Micha Berger micha at aishdas.org
Mon Aug 26 17:48:02 PDT 2019


On Sun, Aug 25, 2019 at 12:55:05PM -0400, David Riceman via Avodah wrote:
> RMB:
>> Would the Sanhedrin have had two unrelated votes on halakhos where the
>> pesaqim are tightly correlated?
> 
> I looked for this over Shabbos. I didn't find anything conclusive,
> but I did find some hints. Conceptually, though, that would imply that
> the Sanhedrin can't function as a court of appeal for normal disputes,
> which seems unrealistic.
> 
> See. H. Sanhedrin 10:5.
...
> I'm guessing here that RJR's inconsistencies are correlated the the
> Rambam's ta'amim. But see Shach HM 25 SK 19:2
> http://beta.hebrewbooks.org/tursa.aspx?a=cm_x8762
> who suggests that there is a typo in the Rambam.
> 
> And see Pischei Tshuva SK 7 there who cites the Noda B'Yhuda second
> edition HM 3 (which I didn't't look up inside) confirming a psak BD
> based on two contradictory ta'amim (with the third judge advocating no
> monetary award)...
...
> And there is an issue d'orayysa for a judge to refuse to rule after
> having decided a case, so I don't see how RMB's elegant suggestion would
> be viable.

I missed the connection.

I am not talking that it's assur to rule on the same question in BD,
or even the topic I thought we were talking about -- related questions.

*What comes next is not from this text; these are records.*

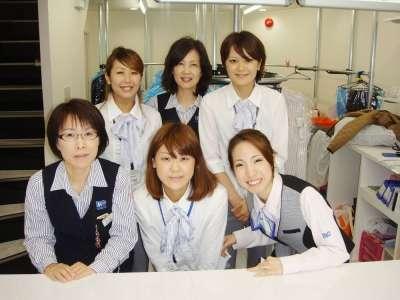 ノムラクリーニング 武庫之荘店のアルバイト情報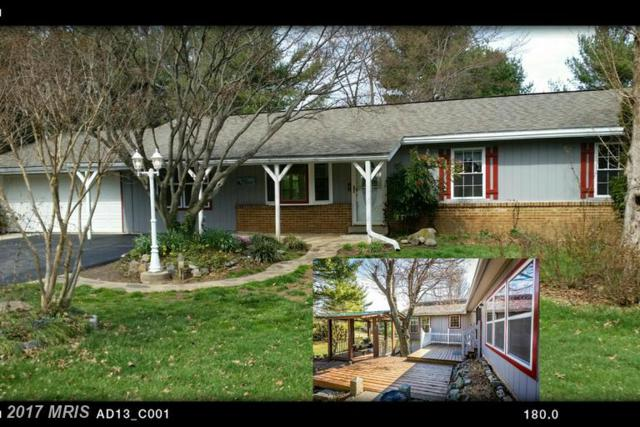 13986 W. Annapolis Court, Mount Airy, MD 21771 (#FR9882178) :: LoCoMusings
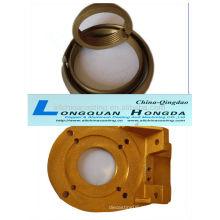 Liga de latão e fundição de cobre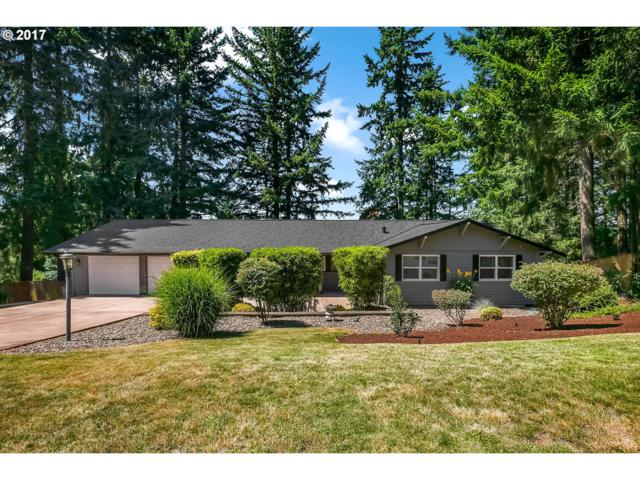 16075 SW Colony Pl, Tigard, OR 97224 (MLS #17289077) :: Beltran Properties at Keller Williams Portland Premiere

Rather, that Sanhedrin has an obligation to find consistency. So that if
rov end up holding Y on the second question, that rov could overturn a
vote which ruled X on the first one. That you can't vote on one case
without simulatenously it being a vote on the other.

Admittedly, it's just something I made up. But I don't see the connection
you're making between my hypothesis and the case you're discussing.

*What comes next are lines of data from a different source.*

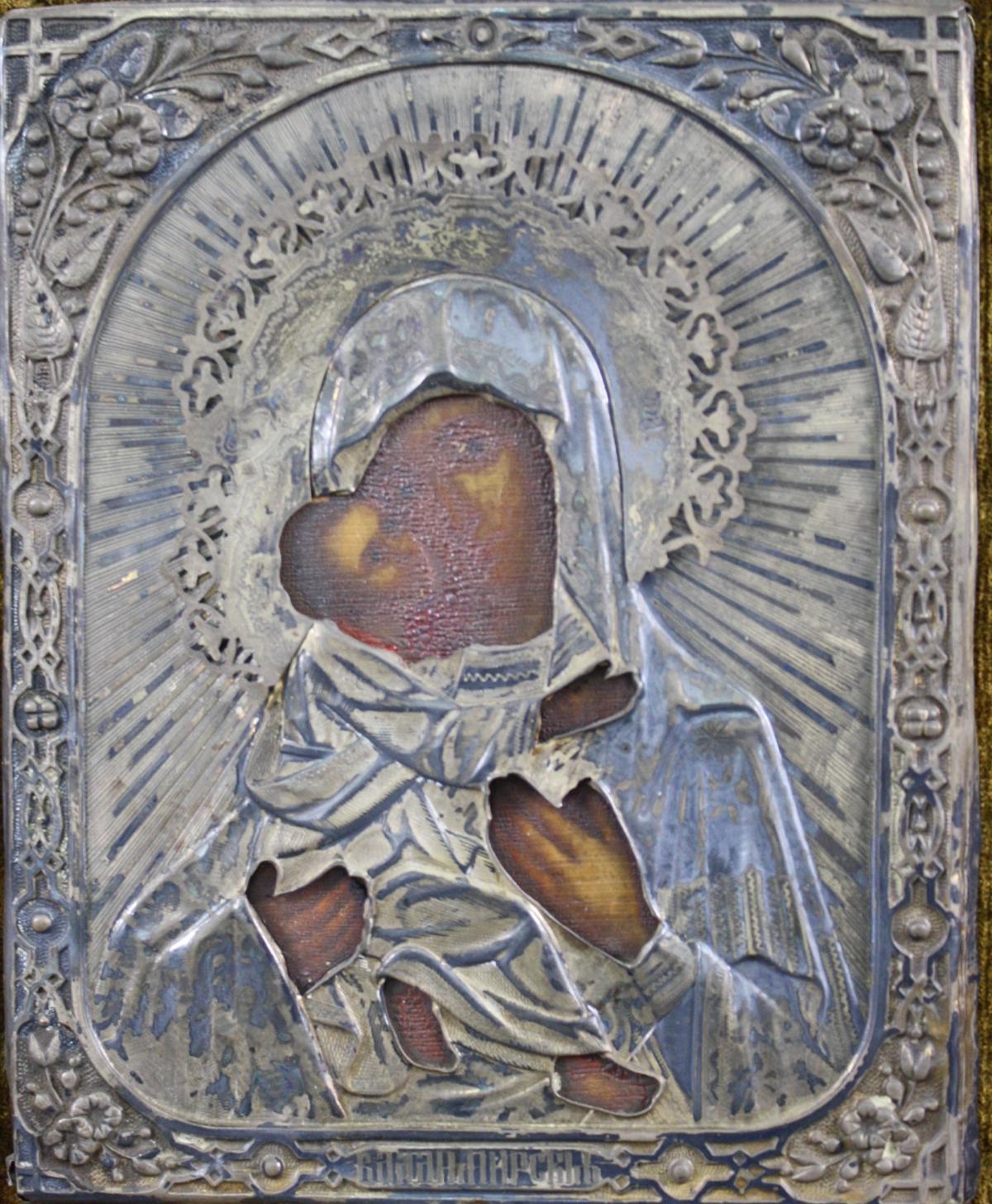 Gottesmutter von Wladimir mit Silberoklad, Moskau 19. jahrhundert-2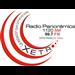 Radio Panorámica Top 40/Pop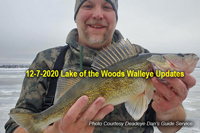 image of Dan Anderson with nice walleye from Lake of the Woods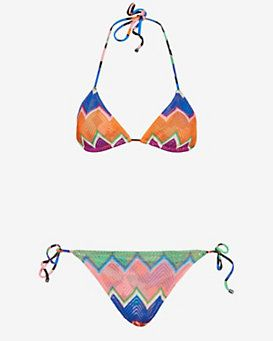 f91314b36bacd Missoni Mare String Tie Knit Bikini: Orange/Blue- FINAL SALE | In ...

In fact, that Rambam and Shakh came to mind before you wrote them --
you have brought that sugya to our attention enough times I was bound
to think of them whenever the words "Sanhedrin" and "consistency" come
up. Just letting you know, someone listens.

But...

You are jumping from having inconcsistent te'amim for a single (and
thus consistent) pesaq to allowing for two pesaqim for which no set of
consistent te'amim could exist.

And again, I am totally missing why appeals comes into this discussion.

You have to spend more time explaining; you lost me.

Tir'u baTov!
-Micha

-- 
Micha Berger                 Never must we think that the Jewish element
http://www.aishdas.org/asp   in us could exist without the human element
Author: Widen Your Tent      or vice versa.